The Vermont City Relay will be my first competitive race since the accident.
Rukiya, 11, Burlington, Vt.
For over 14 years, the RunVermont Junior Milers program has been helping youth ages 11-18 train to participate in the relay portion of the People’s United Bank Vermont City Marathon & Relay. Over the 12-week training, program participants practice as an entire team twice a week where they are guided by volunteer coaches and local partners. By partnering with local organizations such as the Boys & Girls Club, King Street Youth Center, YMCA and the Sara Holbrook Center RunVermont has been able to provide opportunities for youth who might not know where they fit or realize what their capabilities are. Rukiya’s entry was submitted by elite runner Aliza LaPierre, who works with the Junior Milers.

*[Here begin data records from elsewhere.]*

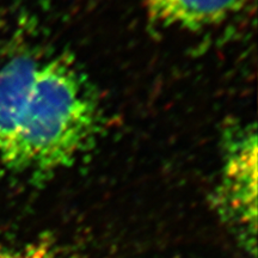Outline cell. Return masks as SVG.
<instances>
[{
    "label": "cell",
    "mask_w": 258,
    "mask_h": 258,
    "mask_svg": "<svg viewBox=\"0 0 258 258\" xmlns=\"http://www.w3.org/2000/svg\"><path fill=\"white\" fill-rule=\"evenodd\" d=\"M98 105L74 67L55 56L16 54L0 64V166L49 172L95 139Z\"/></svg>",
    "instance_id": "cell-1"
},
{
    "label": "cell",
    "mask_w": 258,
    "mask_h": 258,
    "mask_svg": "<svg viewBox=\"0 0 258 258\" xmlns=\"http://www.w3.org/2000/svg\"><path fill=\"white\" fill-rule=\"evenodd\" d=\"M247 0H147L158 17L182 28L219 23L243 8Z\"/></svg>",
    "instance_id": "cell-3"
},
{
    "label": "cell",
    "mask_w": 258,
    "mask_h": 258,
    "mask_svg": "<svg viewBox=\"0 0 258 258\" xmlns=\"http://www.w3.org/2000/svg\"><path fill=\"white\" fill-rule=\"evenodd\" d=\"M256 135H245L227 154L219 202L222 212L254 245L257 220Z\"/></svg>",
    "instance_id": "cell-2"
},
{
    "label": "cell",
    "mask_w": 258,
    "mask_h": 258,
    "mask_svg": "<svg viewBox=\"0 0 258 258\" xmlns=\"http://www.w3.org/2000/svg\"><path fill=\"white\" fill-rule=\"evenodd\" d=\"M0 258H66L51 239H29L0 245Z\"/></svg>",
    "instance_id": "cell-4"
}]
</instances>
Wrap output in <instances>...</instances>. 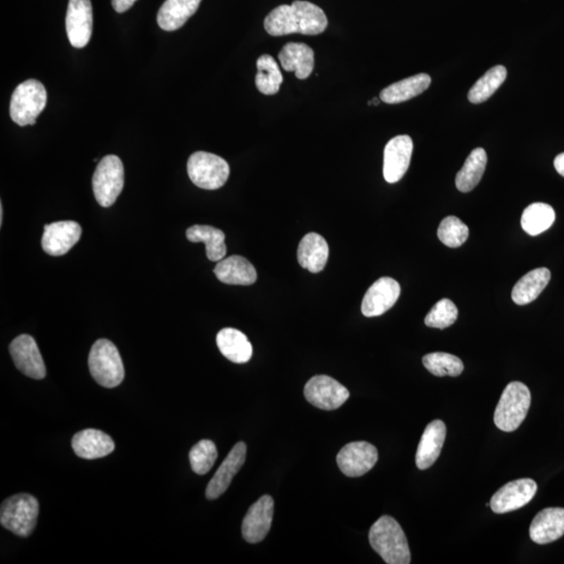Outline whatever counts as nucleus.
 <instances>
[{
  "instance_id": "nucleus-1",
  "label": "nucleus",
  "mask_w": 564,
  "mask_h": 564,
  "mask_svg": "<svg viewBox=\"0 0 564 564\" xmlns=\"http://www.w3.org/2000/svg\"><path fill=\"white\" fill-rule=\"evenodd\" d=\"M327 25V17L321 8L302 0L291 5H279L263 22L267 33L274 37L290 34L319 35L326 31Z\"/></svg>"
},
{
  "instance_id": "nucleus-2",
  "label": "nucleus",
  "mask_w": 564,
  "mask_h": 564,
  "mask_svg": "<svg viewBox=\"0 0 564 564\" xmlns=\"http://www.w3.org/2000/svg\"><path fill=\"white\" fill-rule=\"evenodd\" d=\"M372 549L388 564L411 563L409 544L403 528L391 516H382L369 532Z\"/></svg>"
},
{
  "instance_id": "nucleus-3",
  "label": "nucleus",
  "mask_w": 564,
  "mask_h": 564,
  "mask_svg": "<svg viewBox=\"0 0 564 564\" xmlns=\"http://www.w3.org/2000/svg\"><path fill=\"white\" fill-rule=\"evenodd\" d=\"M90 374L101 387L116 388L125 379L123 359L117 347L111 341L95 342L88 358Z\"/></svg>"
},
{
  "instance_id": "nucleus-4",
  "label": "nucleus",
  "mask_w": 564,
  "mask_h": 564,
  "mask_svg": "<svg viewBox=\"0 0 564 564\" xmlns=\"http://www.w3.org/2000/svg\"><path fill=\"white\" fill-rule=\"evenodd\" d=\"M39 503L31 495L20 494L4 501L0 508V524L15 536L28 537L37 525Z\"/></svg>"
},
{
  "instance_id": "nucleus-5",
  "label": "nucleus",
  "mask_w": 564,
  "mask_h": 564,
  "mask_svg": "<svg viewBox=\"0 0 564 564\" xmlns=\"http://www.w3.org/2000/svg\"><path fill=\"white\" fill-rule=\"evenodd\" d=\"M531 406V392L525 383L512 382L504 390L495 412V423L503 431H513L523 423Z\"/></svg>"
},
{
  "instance_id": "nucleus-6",
  "label": "nucleus",
  "mask_w": 564,
  "mask_h": 564,
  "mask_svg": "<svg viewBox=\"0 0 564 564\" xmlns=\"http://www.w3.org/2000/svg\"><path fill=\"white\" fill-rule=\"evenodd\" d=\"M46 103L47 93L44 84L34 79L21 83L12 94V121L21 127L36 125V119L44 110Z\"/></svg>"
},
{
  "instance_id": "nucleus-7",
  "label": "nucleus",
  "mask_w": 564,
  "mask_h": 564,
  "mask_svg": "<svg viewBox=\"0 0 564 564\" xmlns=\"http://www.w3.org/2000/svg\"><path fill=\"white\" fill-rule=\"evenodd\" d=\"M125 183V170L116 155L105 156L100 161L93 178L95 199L101 207H110L121 195Z\"/></svg>"
},
{
  "instance_id": "nucleus-8",
  "label": "nucleus",
  "mask_w": 564,
  "mask_h": 564,
  "mask_svg": "<svg viewBox=\"0 0 564 564\" xmlns=\"http://www.w3.org/2000/svg\"><path fill=\"white\" fill-rule=\"evenodd\" d=\"M189 176L197 188L215 190L224 186L230 175L227 161L218 155L196 152L188 161Z\"/></svg>"
},
{
  "instance_id": "nucleus-9",
  "label": "nucleus",
  "mask_w": 564,
  "mask_h": 564,
  "mask_svg": "<svg viewBox=\"0 0 564 564\" xmlns=\"http://www.w3.org/2000/svg\"><path fill=\"white\" fill-rule=\"evenodd\" d=\"M304 396L310 405L321 410H337L350 399V393L331 376L316 375L304 387Z\"/></svg>"
},
{
  "instance_id": "nucleus-10",
  "label": "nucleus",
  "mask_w": 564,
  "mask_h": 564,
  "mask_svg": "<svg viewBox=\"0 0 564 564\" xmlns=\"http://www.w3.org/2000/svg\"><path fill=\"white\" fill-rule=\"evenodd\" d=\"M379 452L366 441L348 443L337 455L340 471L350 478L362 477L375 467Z\"/></svg>"
},
{
  "instance_id": "nucleus-11",
  "label": "nucleus",
  "mask_w": 564,
  "mask_h": 564,
  "mask_svg": "<svg viewBox=\"0 0 564 564\" xmlns=\"http://www.w3.org/2000/svg\"><path fill=\"white\" fill-rule=\"evenodd\" d=\"M537 484L532 479H520L504 485L491 497L490 507L497 514L515 512L529 504L536 496Z\"/></svg>"
},
{
  "instance_id": "nucleus-12",
  "label": "nucleus",
  "mask_w": 564,
  "mask_h": 564,
  "mask_svg": "<svg viewBox=\"0 0 564 564\" xmlns=\"http://www.w3.org/2000/svg\"><path fill=\"white\" fill-rule=\"evenodd\" d=\"M65 26L70 44L76 49L85 47L93 35L92 2L90 0H69Z\"/></svg>"
},
{
  "instance_id": "nucleus-13",
  "label": "nucleus",
  "mask_w": 564,
  "mask_h": 564,
  "mask_svg": "<svg viewBox=\"0 0 564 564\" xmlns=\"http://www.w3.org/2000/svg\"><path fill=\"white\" fill-rule=\"evenodd\" d=\"M10 353L18 370L34 380L44 379L46 367L37 343L31 335L21 334L12 342Z\"/></svg>"
},
{
  "instance_id": "nucleus-14",
  "label": "nucleus",
  "mask_w": 564,
  "mask_h": 564,
  "mask_svg": "<svg viewBox=\"0 0 564 564\" xmlns=\"http://www.w3.org/2000/svg\"><path fill=\"white\" fill-rule=\"evenodd\" d=\"M413 153L410 136L399 135L387 143L383 152V177L388 183L399 182L409 169Z\"/></svg>"
},
{
  "instance_id": "nucleus-15",
  "label": "nucleus",
  "mask_w": 564,
  "mask_h": 564,
  "mask_svg": "<svg viewBox=\"0 0 564 564\" xmlns=\"http://www.w3.org/2000/svg\"><path fill=\"white\" fill-rule=\"evenodd\" d=\"M82 228L74 221L55 222L44 226L42 249L51 256H62L80 241Z\"/></svg>"
},
{
  "instance_id": "nucleus-16",
  "label": "nucleus",
  "mask_w": 564,
  "mask_h": 564,
  "mask_svg": "<svg viewBox=\"0 0 564 564\" xmlns=\"http://www.w3.org/2000/svg\"><path fill=\"white\" fill-rule=\"evenodd\" d=\"M274 515L272 496H263L254 504L246 514L242 525L243 536L249 544L262 542L271 529Z\"/></svg>"
},
{
  "instance_id": "nucleus-17",
  "label": "nucleus",
  "mask_w": 564,
  "mask_h": 564,
  "mask_svg": "<svg viewBox=\"0 0 564 564\" xmlns=\"http://www.w3.org/2000/svg\"><path fill=\"white\" fill-rule=\"evenodd\" d=\"M399 296V282L391 278H382L365 294L362 313L368 318L382 316L393 307Z\"/></svg>"
},
{
  "instance_id": "nucleus-18",
  "label": "nucleus",
  "mask_w": 564,
  "mask_h": 564,
  "mask_svg": "<svg viewBox=\"0 0 564 564\" xmlns=\"http://www.w3.org/2000/svg\"><path fill=\"white\" fill-rule=\"evenodd\" d=\"M247 455V447L244 442H238L228 454L223 463L219 467L217 472L206 488V497L208 500L218 499L230 487L232 479L237 473L241 471Z\"/></svg>"
},
{
  "instance_id": "nucleus-19",
  "label": "nucleus",
  "mask_w": 564,
  "mask_h": 564,
  "mask_svg": "<svg viewBox=\"0 0 564 564\" xmlns=\"http://www.w3.org/2000/svg\"><path fill=\"white\" fill-rule=\"evenodd\" d=\"M564 536V509L545 508L534 518L530 537L537 544H547Z\"/></svg>"
},
{
  "instance_id": "nucleus-20",
  "label": "nucleus",
  "mask_w": 564,
  "mask_h": 564,
  "mask_svg": "<svg viewBox=\"0 0 564 564\" xmlns=\"http://www.w3.org/2000/svg\"><path fill=\"white\" fill-rule=\"evenodd\" d=\"M71 447L77 457L94 460L110 455L116 448V444L104 431L88 429L74 436Z\"/></svg>"
},
{
  "instance_id": "nucleus-21",
  "label": "nucleus",
  "mask_w": 564,
  "mask_h": 564,
  "mask_svg": "<svg viewBox=\"0 0 564 564\" xmlns=\"http://www.w3.org/2000/svg\"><path fill=\"white\" fill-rule=\"evenodd\" d=\"M446 437L447 425L442 420H434L428 424L416 453V465L420 471L428 470L439 458Z\"/></svg>"
},
{
  "instance_id": "nucleus-22",
  "label": "nucleus",
  "mask_w": 564,
  "mask_h": 564,
  "mask_svg": "<svg viewBox=\"0 0 564 564\" xmlns=\"http://www.w3.org/2000/svg\"><path fill=\"white\" fill-rule=\"evenodd\" d=\"M282 68L289 73H295L299 80H305L313 73L315 68V52L304 44L290 42L279 52Z\"/></svg>"
},
{
  "instance_id": "nucleus-23",
  "label": "nucleus",
  "mask_w": 564,
  "mask_h": 564,
  "mask_svg": "<svg viewBox=\"0 0 564 564\" xmlns=\"http://www.w3.org/2000/svg\"><path fill=\"white\" fill-rule=\"evenodd\" d=\"M217 278L226 285L251 286L257 280V272L254 265L245 257L232 255L218 262L214 268Z\"/></svg>"
},
{
  "instance_id": "nucleus-24",
  "label": "nucleus",
  "mask_w": 564,
  "mask_h": 564,
  "mask_svg": "<svg viewBox=\"0 0 564 564\" xmlns=\"http://www.w3.org/2000/svg\"><path fill=\"white\" fill-rule=\"evenodd\" d=\"M329 255L328 244L320 234L310 232L299 244L297 257L300 266L310 273H319L326 268Z\"/></svg>"
},
{
  "instance_id": "nucleus-25",
  "label": "nucleus",
  "mask_w": 564,
  "mask_h": 564,
  "mask_svg": "<svg viewBox=\"0 0 564 564\" xmlns=\"http://www.w3.org/2000/svg\"><path fill=\"white\" fill-rule=\"evenodd\" d=\"M202 0H165L157 15L158 26L166 32L177 31L193 16Z\"/></svg>"
},
{
  "instance_id": "nucleus-26",
  "label": "nucleus",
  "mask_w": 564,
  "mask_h": 564,
  "mask_svg": "<svg viewBox=\"0 0 564 564\" xmlns=\"http://www.w3.org/2000/svg\"><path fill=\"white\" fill-rule=\"evenodd\" d=\"M431 83V77L427 74L413 76L382 90L380 99L386 104L404 103L423 93Z\"/></svg>"
},
{
  "instance_id": "nucleus-27",
  "label": "nucleus",
  "mask_w": 564,
  "mask_h": 564,
  "mask_svg": "<svg viewBox=\"0 0 564 564\" xmlns=\"http://www.w3.org/2000/svg\"><path fill=\"white\" fill-rule=\"evenodd\" d=\"M217 345L226 359L237 364L250 361L254 348L247 337L234 328H224L217 335Z\"/></svg>"
},
{
  "instance_id": "nucleus-28",
  "label": "nucleus",
  "mask_w": 564,
  "mask_h": 564,
  "mask_svg": "<svg viewBox=\"0 0 564 564\" xmlns=\"http://www.w3.org/2000/svg\"><path fill=\"white\" fill-rule=\"evenodd\" d=\"M551 272L547 268H538L526 274L513 287L512 300L516 304L526 305L537 299L548 286Z\"/></svg>"
},
{
  "instance_id": "nucleus-29",
  "label": "nucleus",
  "mask_w": 564,
  "mask_h": 564,
  "mask_svg": "<svg viewBox=\"0 0 564 564\" xmlns=\"http://www.w3.org/2000/svg\"><path fill=\"white\" fill-rule=\"evenodd\" d=\"M186 238L191 243L205 244L209 261L220 262L226 256L225 233L218 228L207 225L191 226L186 231Z\"/></svg>"
},
{
  "instance_id": "nucleus-30",
  "label": "nucleus",
  "mask_w": 564,
  "mask_h": 564,
  "mask_svg": "<svg viewBox=\"0 0 564 564\" xmlns=\"http://www.w3.org/2000/svg\"><path fill=\"white\" fill-rule=\"evenodd\" d=\"M486 165H487V154L482 148L473 149L465 160L463 167L455 177V186L462 193H470L481 181Z\"/></svg>"
},
{
  "instance_id": "nucleus-31",
  "label": "nucleus",
  "mask_w": 564,
  "mask_h": 564,
  "mask_svg": "<svg viewBox=\"0 0 564 564\" xmlns=\"http://www.w3.org/2000/svg\"><path fill=\"white\" fill-rule=\"evenodd\" d=\"M555 218L553 207L545 203H533L521 215V227L528 234L536 237L548 230L553 225Z\"/></svg>"
},
{
  "instance_id": "nucleus-32",
  "label": "nucleus",
  "mask_w": 564,
  "mask_h": 564,
  "mask_svg": "<svg viewBox=\"0 0 564 564\" xmlns=\"http://www.w3.org/2000/svg\"><path fill=\"white\" fill-rule=\"evenodd\" d=\"M258 73L255 85L262 94L274 95L279 92L284 77L273 57L262 55L257 60Z\"/></svg>"
},
{
  "instance_id": "nucleus-33",
  "label": "nucleus",
  "mask_w": 564,
  "mask_h": 564,
  "mask_svg": "<svg viewBox=\"0 0 564 564\" xmlns=\"http://www.w3.org/2000/svg\"><path fill=\"white\" fill-rule=\"evenodd\" d=\"M507 77V69L502 65L495 66L479 79L468 93L471 104H481L489 100Z\"/></svg>"
},
{
  "instance_id": "nucleus-34",
  "label": "nucleus",
  "mask_w": 564,
  "mask_h": 564,
  "mask_svg": "<svg viewBox=\"0 0 564 564\" xmlns=\"http://www.w3.org/2000/svg\"><path fill=\"white\" fill-rule=\"evenodd\" d=\"M424 367L436 376H459L464 370L463 362L458 357L446 352H434L423 359Z\"/></svg>"
},
{
  "instance_id": "nucleus-35",
  "label": "nucleus",
  "mask_w": 564,
  "mask_h": 564,
  "mask_svg": "<svg viewBox=\"0 0 564 564\" xmlns=\"http://www.w3.org/2000/svg\"><path fill=\"white\" fill-rule=\"evenodd\" d=\"M468 236H470L468 227L454 215L444 219L438 228V238L447 247H460L467 241Z\"/></svg>"
},
{
  "instance_id": "nucleus-36",
  "label": "nucleus",
  "mask_w": 564,
  "mask_h": 564,
  "mask_svg": "<svg viewBox=\"0 0 564 564\" xmlns=\"http://www.w3.org/2000/svg\"><path fill=\"white\" fill-rule=\"evenodd\" d=\"M218 458L217 447L213 441L201 440L190 449L189 461L197 475H206Z\"/></svg>"
},
{
  "instance_id": "nucleus-37",
  "label": "nucleus",
  "mask_w": 564,
  "mask_h": 564,
  "mask_svg": "<svg viewBox=\"0 0 564 564\" xmlns=\"http://www.w3.org/2000/svg\"><path fill=\"white\" fill-rule=\"evenodd\" d=\"M459 311L451 300L444 298L438 302L425 316V326L433 328H447L458 319Z\"/></svg>"
},
{
  "instance_id": "nucleus-38",
  "label": "nucleus",
  "mask_w": 564,
  "mask_h": 564,
  "mask_svg": "<svg viewBox=\"0 0 564 564\" xmlns=\"http://www.w3.org/2000/svg\"><path fill=\"white\" fill-rule=\"evenodd\" d=\"M136 2L137 0H112V7L117 13H125V11L133 7Z\"/></svg>"
},
{
  "instance_id": "nucleus-39",
  "label": "nucleus",
  "mask_w": 564,
  "mask_h": 564,
  "mask_svg": "<svg viewBox=\"0 0 564 564\" xmlns=\"http://www.w3.org/2000/svg\"><path fill=\"white\" fill-rule=\"evenodd\" d=\"M554 166L558 173L564 177V153L557 156L554 160Z\"/></svg>"
},
{
  "instance_id": "nucleus-40",
  "label": "nucleus",
  "mask_w": 564,
  "mask_h": 564,
  "mask_svg": "<svg viewBox=\"0 0 564 564\" xmlns=\"http://www.w3.org/2000/svg\"><path fill=\"white\" fill-rule=\"evenodd\" d=\"M3 220H4V207H3V204H0V226L3 225Z\"/></svg>"
},
{
  "instance_id": "nucleus-41",
  "label": "nucleus",
  "mask_w": 564,
  "mask_h": 564,
  "mask_svg": "<svg viewBox=\"0 0 564 564\" xmlns=\"http://www.w3.org/2000/svg\"><path fill=\"white\" fill-rule=\"evenodd\" d=\"M381 100V99H380ZM380 100L379 99H374L372 101H369V105H375L377 106L380 104Z\"/></svg>"
}]
</instances>
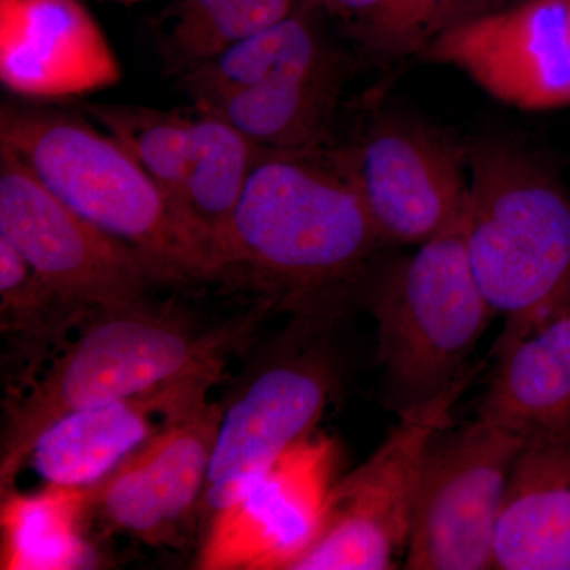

Rukiya, from the King Street Center, started as a RunVermont Mini Miler two years ago. Now in 6th grade, she has transitioned into the Junior Miler program.
Rukiya’s family is originally from Somalia and spent many years in a refugee camp in Kenya. The family has faced many obstacles in their search for a better life. The United States has provided safety and hope for the family, but challenges are still a part of reality. Being Muslim means Rukiya has to play sports, including running, covered. When hearing about Meb Keflezighi, Rukiya felt like she could relate to his story and now sees him as an inspiration as a runner and as a person.
Having the chance for Rukiya to run as a part of Meb’s team is one that is invaluable. Joining Meb on a 5-person People’s United Bank Vermont City Marathon team represents everything good about the sport of running and gives her the chance to toe the line with one of the greatest runners our country has ever seen without race, nationality, ethnicity, religion or economics forming a barrier.